Career Artist Management released a statement that said: "In a career that spanned seven decades he was recognized globally as one of music's most creative talents and a gentleman to the end. The family ask that their privacy be respected at this time."
Obama in Excellent Shape: Doctor
The results of President Barack Obama's latest physical exam show he is in excellent health and has lowered his cholesterol level, gained muscle, and lost five pounds since his last exam in 2014.
In the latest exam conducted in February, the 6-foot-1 Obama weighed 175 pounds, compared with 179.9 pounds in 2010, 181.3 pounds in 2011 and 180 pounds in 2014, the Associated Press reported.

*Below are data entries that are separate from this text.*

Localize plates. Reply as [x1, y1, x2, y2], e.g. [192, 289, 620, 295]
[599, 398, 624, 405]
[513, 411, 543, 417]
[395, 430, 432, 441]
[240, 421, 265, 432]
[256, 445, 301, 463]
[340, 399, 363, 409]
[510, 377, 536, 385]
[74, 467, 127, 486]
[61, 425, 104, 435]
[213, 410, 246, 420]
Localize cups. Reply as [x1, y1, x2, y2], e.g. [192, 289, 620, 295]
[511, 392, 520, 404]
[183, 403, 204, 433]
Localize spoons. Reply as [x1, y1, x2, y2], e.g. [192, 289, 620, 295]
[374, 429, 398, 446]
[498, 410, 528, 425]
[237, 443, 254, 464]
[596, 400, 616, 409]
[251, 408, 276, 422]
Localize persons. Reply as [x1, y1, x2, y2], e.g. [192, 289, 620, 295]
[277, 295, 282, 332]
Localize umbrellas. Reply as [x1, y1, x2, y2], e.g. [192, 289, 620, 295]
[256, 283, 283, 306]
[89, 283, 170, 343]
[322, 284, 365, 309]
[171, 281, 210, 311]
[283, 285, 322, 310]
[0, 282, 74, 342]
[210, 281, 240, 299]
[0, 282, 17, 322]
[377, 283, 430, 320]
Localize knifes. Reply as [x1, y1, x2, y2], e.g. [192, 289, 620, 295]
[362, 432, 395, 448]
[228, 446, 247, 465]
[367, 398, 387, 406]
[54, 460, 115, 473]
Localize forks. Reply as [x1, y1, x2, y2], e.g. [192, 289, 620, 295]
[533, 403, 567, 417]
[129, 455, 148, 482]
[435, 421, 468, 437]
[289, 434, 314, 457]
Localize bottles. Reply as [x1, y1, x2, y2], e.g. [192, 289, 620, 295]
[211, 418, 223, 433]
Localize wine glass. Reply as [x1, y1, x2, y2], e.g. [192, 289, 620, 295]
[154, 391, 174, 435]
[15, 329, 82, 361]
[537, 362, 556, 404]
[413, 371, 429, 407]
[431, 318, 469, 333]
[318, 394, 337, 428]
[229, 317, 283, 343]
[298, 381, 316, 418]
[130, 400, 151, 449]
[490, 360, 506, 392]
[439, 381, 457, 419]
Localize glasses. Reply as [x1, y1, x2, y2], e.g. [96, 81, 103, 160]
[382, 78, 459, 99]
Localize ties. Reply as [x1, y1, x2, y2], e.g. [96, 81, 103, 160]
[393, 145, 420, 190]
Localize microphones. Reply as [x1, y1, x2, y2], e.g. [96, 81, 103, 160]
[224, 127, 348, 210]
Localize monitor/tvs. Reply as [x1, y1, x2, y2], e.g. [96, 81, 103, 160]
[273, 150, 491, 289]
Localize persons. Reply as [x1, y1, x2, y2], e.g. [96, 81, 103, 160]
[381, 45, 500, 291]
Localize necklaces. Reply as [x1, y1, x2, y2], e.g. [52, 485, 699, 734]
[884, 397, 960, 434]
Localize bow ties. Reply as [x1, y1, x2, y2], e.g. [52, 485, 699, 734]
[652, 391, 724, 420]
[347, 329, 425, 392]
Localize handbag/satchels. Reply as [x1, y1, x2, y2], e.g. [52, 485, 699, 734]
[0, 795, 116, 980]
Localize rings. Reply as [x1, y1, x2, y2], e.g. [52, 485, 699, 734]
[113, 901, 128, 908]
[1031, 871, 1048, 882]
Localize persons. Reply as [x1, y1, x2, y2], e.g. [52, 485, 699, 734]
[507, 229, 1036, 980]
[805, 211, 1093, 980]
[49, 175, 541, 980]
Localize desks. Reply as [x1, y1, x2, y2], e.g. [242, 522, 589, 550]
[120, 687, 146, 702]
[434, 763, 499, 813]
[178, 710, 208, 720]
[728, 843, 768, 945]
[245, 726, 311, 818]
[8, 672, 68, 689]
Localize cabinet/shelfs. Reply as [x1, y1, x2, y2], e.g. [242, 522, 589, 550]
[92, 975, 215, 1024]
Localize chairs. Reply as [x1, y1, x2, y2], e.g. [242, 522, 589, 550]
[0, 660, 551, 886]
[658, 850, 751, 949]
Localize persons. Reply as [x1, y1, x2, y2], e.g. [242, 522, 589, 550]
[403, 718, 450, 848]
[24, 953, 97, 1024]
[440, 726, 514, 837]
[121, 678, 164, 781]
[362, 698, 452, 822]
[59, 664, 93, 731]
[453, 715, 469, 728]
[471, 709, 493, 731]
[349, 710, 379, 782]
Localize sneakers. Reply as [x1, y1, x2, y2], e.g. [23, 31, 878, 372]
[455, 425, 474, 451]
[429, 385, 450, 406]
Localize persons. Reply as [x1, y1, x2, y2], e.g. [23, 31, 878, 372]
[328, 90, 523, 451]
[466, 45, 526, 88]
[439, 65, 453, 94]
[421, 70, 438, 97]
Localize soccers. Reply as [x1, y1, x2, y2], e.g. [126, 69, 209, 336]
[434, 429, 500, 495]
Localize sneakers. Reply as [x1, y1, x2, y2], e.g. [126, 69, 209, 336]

The 54-year-old president's total cholesterol fell from 213 to 188, and his "bad" LDL cholesterol level is 125, below the recommended 130. His "good" HDL cholesterol level is 68, above the recommended 60.
Obama's body mass index is 22.8, his resting heart rate is 56 beats per minute, and his blood pressure is 110/68, all of which are considered normal, the AP reported.
"All clinical data indicates that the president is very healthy and that he will remain so for the duration of his presidency," Obama's personal physician, Dr. Ronny Jackson, wrote in a memorandum provided to reporters.
The doctor said Obama has a healthy lifestyle and exercises daily, with an emphasis on aerobics and resistance weight training, the AP reported.